Tiny virtual reality goggles for mice create convincing worlds that allow scientists to study the animals’ brain activity in a range of scenarios. The technology takes rodent neuroscience closer to The Matrix, towards a simulation that is indistinguishable from the real world, according to the researchers
For around 20 years, Daniel Dombeck at Northwestern University in Illinois and his colleagues have used rudimentary virtual reality to learn more about the way that mice’s brains work.
Machines that observe brain patterns are too large to be attached to freely moving mice. Instead, the team placed screens showing a virtual reality world around a mouse as it was held inside such a machine and then put it on a treadmill. The researchers could then create a virtual world where the mouse navigated any environment they designed.
“We can have them run through virtual mazes, imaging their brains to see which neurons are forming memories and remembering where they are,” says Dombeck. “[But] it’s a flat thing that the animal is looking at and there’s no depth perception, and the mice can see stuff that isn’t part of the projection. So there’s all these cue conflicts that are around and they’re not, we think, fully engaged and immersed in the environment. They’re not fully tricked.”
To solve that problem, the researchers have now created tiny goggles that cut out everything from a mouse’s field of view except the virtual world, with a different screen for each eye to create convincing depth perception. They believe this will allow them to run more accurate experiments, as mice will be more convinced of the illusion and therefore behave more naturally.

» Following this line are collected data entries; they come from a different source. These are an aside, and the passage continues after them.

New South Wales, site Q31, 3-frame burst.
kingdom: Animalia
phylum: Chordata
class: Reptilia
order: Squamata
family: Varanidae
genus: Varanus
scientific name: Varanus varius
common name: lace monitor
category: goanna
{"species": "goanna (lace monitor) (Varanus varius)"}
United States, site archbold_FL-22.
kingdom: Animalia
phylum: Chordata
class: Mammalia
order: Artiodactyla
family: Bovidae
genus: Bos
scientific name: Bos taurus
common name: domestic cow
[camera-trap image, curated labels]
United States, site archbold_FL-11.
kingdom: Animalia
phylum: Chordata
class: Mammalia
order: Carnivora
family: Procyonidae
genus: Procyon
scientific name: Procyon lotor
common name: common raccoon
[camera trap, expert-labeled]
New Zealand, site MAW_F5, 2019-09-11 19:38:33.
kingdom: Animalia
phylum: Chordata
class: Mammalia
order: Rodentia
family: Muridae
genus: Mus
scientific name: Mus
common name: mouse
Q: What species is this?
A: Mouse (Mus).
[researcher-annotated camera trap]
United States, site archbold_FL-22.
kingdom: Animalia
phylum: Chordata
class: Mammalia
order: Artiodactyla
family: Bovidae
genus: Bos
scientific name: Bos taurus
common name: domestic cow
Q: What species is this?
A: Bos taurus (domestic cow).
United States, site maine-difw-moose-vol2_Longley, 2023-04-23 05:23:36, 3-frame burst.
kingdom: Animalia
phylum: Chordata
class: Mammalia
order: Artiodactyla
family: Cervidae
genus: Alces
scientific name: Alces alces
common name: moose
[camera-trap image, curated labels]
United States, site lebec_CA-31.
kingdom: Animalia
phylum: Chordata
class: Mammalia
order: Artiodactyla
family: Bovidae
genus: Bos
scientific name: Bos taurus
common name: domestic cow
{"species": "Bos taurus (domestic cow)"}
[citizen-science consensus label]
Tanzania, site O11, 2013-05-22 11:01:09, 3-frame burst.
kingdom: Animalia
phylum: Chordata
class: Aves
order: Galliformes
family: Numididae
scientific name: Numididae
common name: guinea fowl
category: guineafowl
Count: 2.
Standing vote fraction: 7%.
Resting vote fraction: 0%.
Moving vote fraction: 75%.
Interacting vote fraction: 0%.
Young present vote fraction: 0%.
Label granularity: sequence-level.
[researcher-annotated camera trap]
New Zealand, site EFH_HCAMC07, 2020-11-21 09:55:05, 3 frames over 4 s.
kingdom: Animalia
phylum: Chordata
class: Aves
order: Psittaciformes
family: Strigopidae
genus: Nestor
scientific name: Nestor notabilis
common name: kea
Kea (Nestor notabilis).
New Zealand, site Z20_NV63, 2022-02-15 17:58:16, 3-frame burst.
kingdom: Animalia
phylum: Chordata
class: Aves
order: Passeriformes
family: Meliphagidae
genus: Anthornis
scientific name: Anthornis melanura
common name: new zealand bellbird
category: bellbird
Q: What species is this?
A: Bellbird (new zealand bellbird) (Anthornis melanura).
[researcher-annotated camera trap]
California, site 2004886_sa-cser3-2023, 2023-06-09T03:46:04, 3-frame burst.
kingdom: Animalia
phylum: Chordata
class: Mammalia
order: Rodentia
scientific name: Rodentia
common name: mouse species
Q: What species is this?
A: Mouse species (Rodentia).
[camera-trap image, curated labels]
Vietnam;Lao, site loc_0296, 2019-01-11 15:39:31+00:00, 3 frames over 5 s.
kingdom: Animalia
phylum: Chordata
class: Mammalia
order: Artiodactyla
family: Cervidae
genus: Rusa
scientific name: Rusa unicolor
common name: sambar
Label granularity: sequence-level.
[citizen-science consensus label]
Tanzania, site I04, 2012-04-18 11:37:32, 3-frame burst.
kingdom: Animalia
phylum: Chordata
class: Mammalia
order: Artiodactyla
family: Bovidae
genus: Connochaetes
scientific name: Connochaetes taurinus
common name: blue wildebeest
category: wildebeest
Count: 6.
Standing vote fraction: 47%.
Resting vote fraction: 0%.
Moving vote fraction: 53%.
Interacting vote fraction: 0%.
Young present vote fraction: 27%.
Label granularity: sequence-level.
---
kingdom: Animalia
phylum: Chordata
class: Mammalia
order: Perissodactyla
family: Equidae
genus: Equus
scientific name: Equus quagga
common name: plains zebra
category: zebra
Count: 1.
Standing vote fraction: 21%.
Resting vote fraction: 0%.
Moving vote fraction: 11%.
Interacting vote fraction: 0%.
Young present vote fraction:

But designing goggles for mice isn’t as simple as just miniaturising technology made for people. While humans have a field of view of just over 200 degrees, it is up to 320 degrees in mice.
This means the screens within their goggles need to be curved and almost surround their eyeballs. The screens can only display 400 pixels square, but Dombeck says that is enough to be convincing, as the vision of mice is far less detailed than that of people.
“Our first use of the goggles in the first set of mice was pretty remarkable,” says Dombeck. “The mice seemed to engage very quickly. We put the goggles on – it’s all black, they don’t see anything – and then we turn on the virtual rendering. The first mouse kind of sat up and was like ‘Whoa, what is this?’ and then started moving around pretty naturally, which typically doesn’t happen with those flat projection screens.”
Dombeck says the long-term goal is to make technology for mice equivalent to that seen in The Matrix, with additional equipment to trick their senses of smell, hearing and touch.